When we allow ourselves to be immersed in love with another or with God, we give up a little bit of our uniqueness. Or at the very least, we become vulnerable to that possibility. As we grow spiritually with another, we often find ourselves becoming more like them. At the same time, we are sharing the things that make us unique.

When we share ourselves with others, we are taking a risk. We become vulnerable to their imperfections. We expose the uniqueness with which we identify ourselves to the possibility of scrutiny. And, it becomes nearly inevitable that our unique perspective of the world will change with the experience. It is no wonder that many of us experience fear when opening up and connecting heart to heart with others.

One of the things that makes this fear so difficult to face is the fact that most of us have gotten so good at hiding it that we can scarcely recognize it ourselves. Admitting fears can be embarrassing, or worse yet, may upset the confidence others have in us. So, many of us mask our fears by acting as if we don’t care. To others, our fear may appear to be anger, arrogance or apathy.

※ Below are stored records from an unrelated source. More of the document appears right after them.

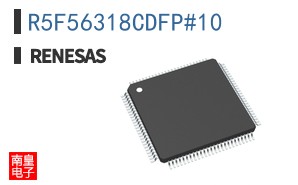 R5F56318CDFP#10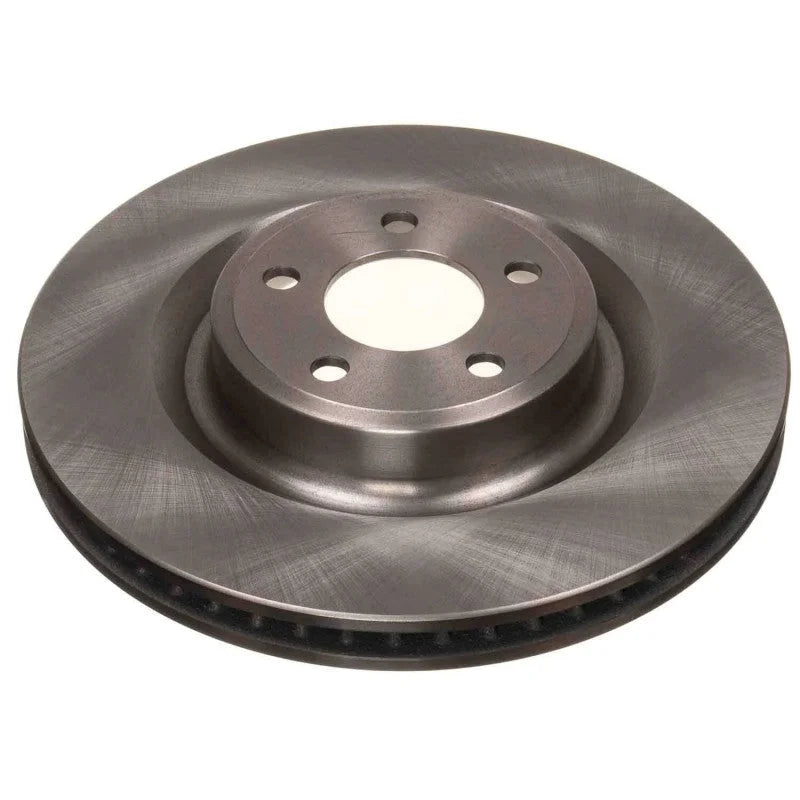 PowerStop Autospecialty Brake Rotor fits 2020-2025 Ford Explorer / 2020 2021 Ford Explorer LIMITED / 2020-2025 Lincoln Avi...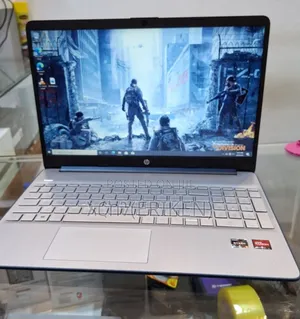 New Laptop HP Stream Notebook 16GB AMD Ryzen 5 SSD 1T
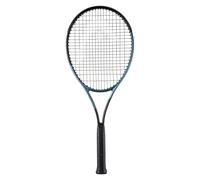 HEAD Gravity Team 2025 Cordée : No 270 g Raquettes de tennis Raquettes de tournoi Noir brillant - 4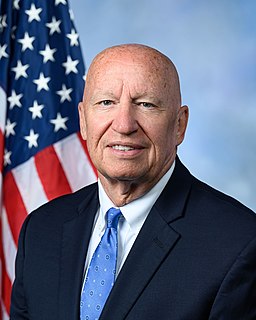 Kevin Brady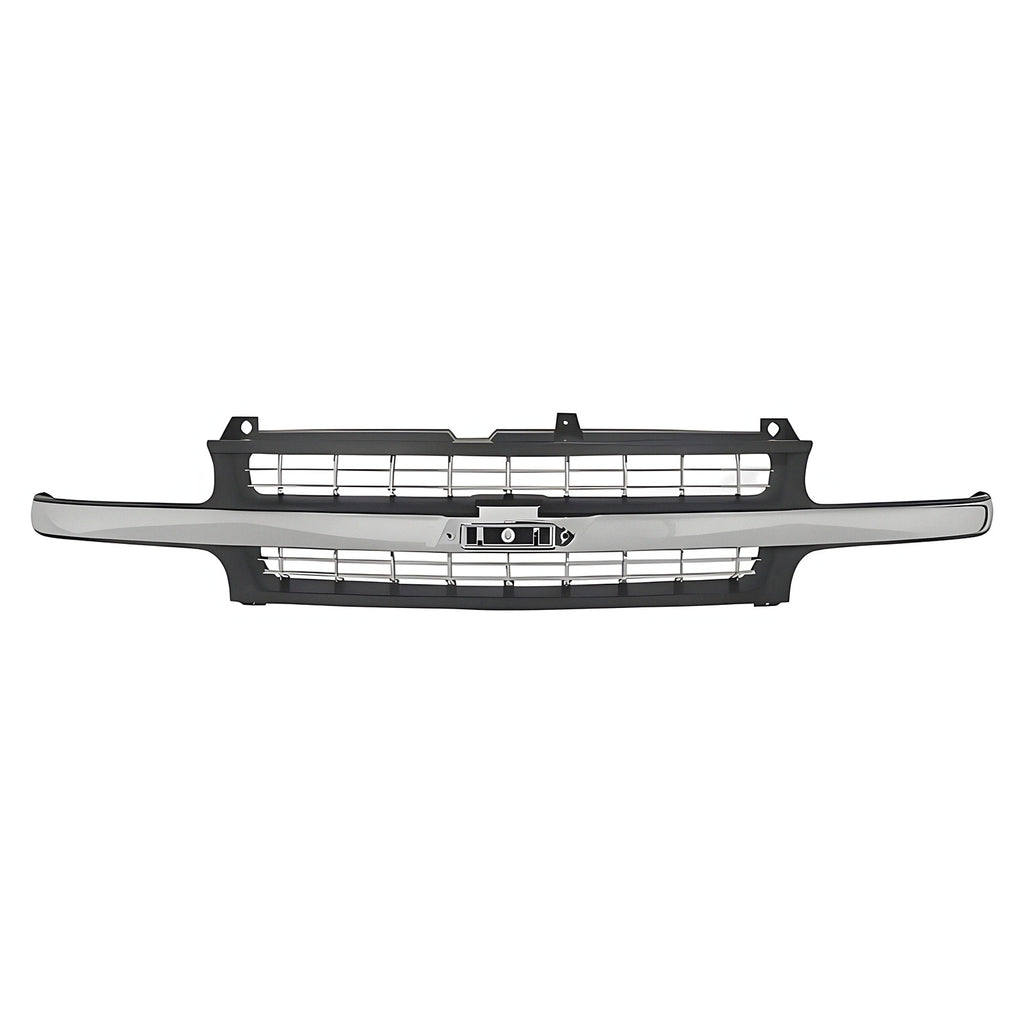 Parrilla TYI 204-0639-00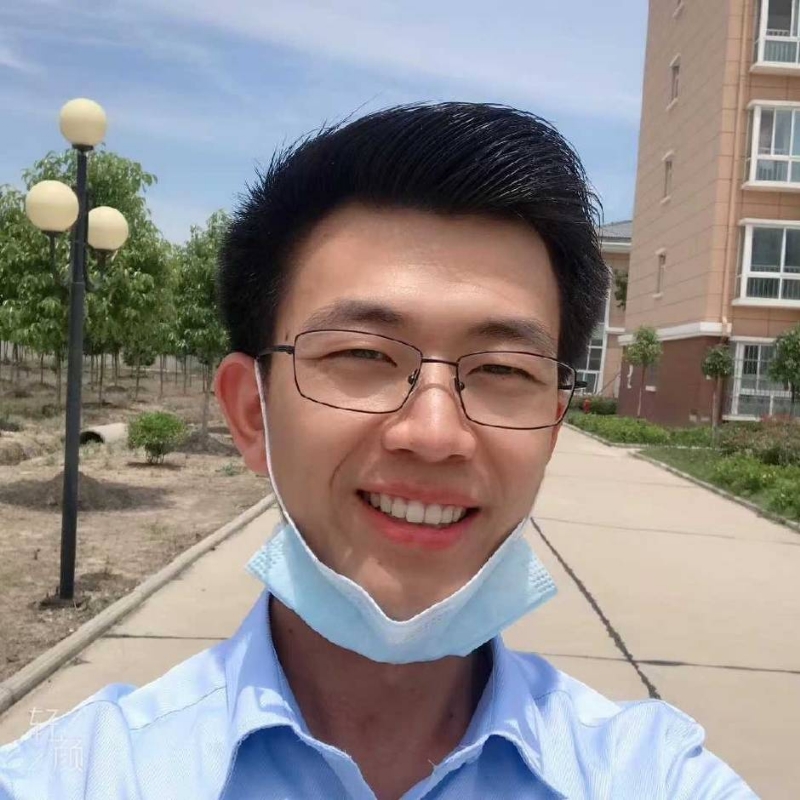 繁若的第一张照片--镇江相亲服务中心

Understanding the masquerade of fear teaches us two things. One is that facing our fears is a key step in ending loneliness and isolation. Two is that when others appear to act on anger, arrogance or apathy, it may be that they are experiencing fear.

In the coming days, I will be writing about facing fears and building relationships. These are topics that have been coming up repeatedly in my own life and discussions with my friends recently. They are areas with which I personally struggle deeply at times. I am hoping that this series will be a learning experience for all of us.